- Challenge
Count the lines in the records below that contain the string "light", matching case exactly, and reply with only that number.

- Stored records
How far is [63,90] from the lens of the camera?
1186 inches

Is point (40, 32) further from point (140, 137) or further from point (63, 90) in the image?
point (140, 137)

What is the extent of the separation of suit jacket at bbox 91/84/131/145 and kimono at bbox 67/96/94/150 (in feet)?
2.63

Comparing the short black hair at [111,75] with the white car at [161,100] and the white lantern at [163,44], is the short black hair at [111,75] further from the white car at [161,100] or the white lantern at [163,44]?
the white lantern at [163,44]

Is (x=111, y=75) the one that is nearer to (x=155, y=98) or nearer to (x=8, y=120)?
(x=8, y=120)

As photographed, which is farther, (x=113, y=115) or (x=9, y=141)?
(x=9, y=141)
---
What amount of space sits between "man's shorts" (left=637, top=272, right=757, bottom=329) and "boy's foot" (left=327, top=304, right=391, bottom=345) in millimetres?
...
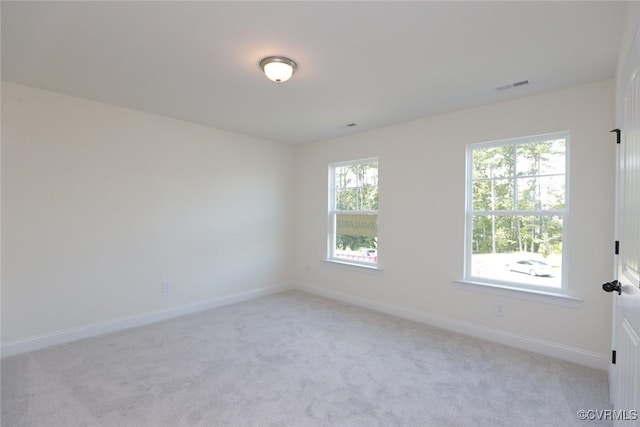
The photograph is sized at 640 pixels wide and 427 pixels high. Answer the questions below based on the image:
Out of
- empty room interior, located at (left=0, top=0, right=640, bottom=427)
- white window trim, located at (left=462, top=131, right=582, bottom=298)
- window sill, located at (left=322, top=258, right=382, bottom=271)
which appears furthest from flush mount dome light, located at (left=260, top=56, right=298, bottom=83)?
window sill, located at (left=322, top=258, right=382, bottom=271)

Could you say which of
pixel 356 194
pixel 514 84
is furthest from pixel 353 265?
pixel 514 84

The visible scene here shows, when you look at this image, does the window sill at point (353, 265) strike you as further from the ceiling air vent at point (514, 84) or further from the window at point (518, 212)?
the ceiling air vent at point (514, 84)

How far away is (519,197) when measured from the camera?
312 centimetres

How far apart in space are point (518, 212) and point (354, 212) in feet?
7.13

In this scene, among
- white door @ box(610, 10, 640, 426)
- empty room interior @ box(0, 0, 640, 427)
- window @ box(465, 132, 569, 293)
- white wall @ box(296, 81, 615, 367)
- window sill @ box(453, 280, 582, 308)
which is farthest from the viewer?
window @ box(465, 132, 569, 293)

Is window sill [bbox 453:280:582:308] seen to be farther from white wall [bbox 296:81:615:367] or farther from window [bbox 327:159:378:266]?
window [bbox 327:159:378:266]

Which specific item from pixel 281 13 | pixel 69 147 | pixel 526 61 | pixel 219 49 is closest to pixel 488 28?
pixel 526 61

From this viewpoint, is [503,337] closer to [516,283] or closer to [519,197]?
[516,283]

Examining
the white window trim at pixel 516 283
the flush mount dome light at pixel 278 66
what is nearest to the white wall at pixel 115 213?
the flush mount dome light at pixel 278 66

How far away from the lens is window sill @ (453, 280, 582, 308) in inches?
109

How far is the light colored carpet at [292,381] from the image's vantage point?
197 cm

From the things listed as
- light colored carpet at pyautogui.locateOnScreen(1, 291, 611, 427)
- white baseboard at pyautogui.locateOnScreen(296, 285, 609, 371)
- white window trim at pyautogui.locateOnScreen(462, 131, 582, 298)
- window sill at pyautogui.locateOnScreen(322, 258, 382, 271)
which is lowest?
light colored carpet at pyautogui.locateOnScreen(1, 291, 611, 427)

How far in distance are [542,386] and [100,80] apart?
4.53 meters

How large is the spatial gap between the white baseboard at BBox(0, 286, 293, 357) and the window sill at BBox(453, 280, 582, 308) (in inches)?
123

- Exercise output
6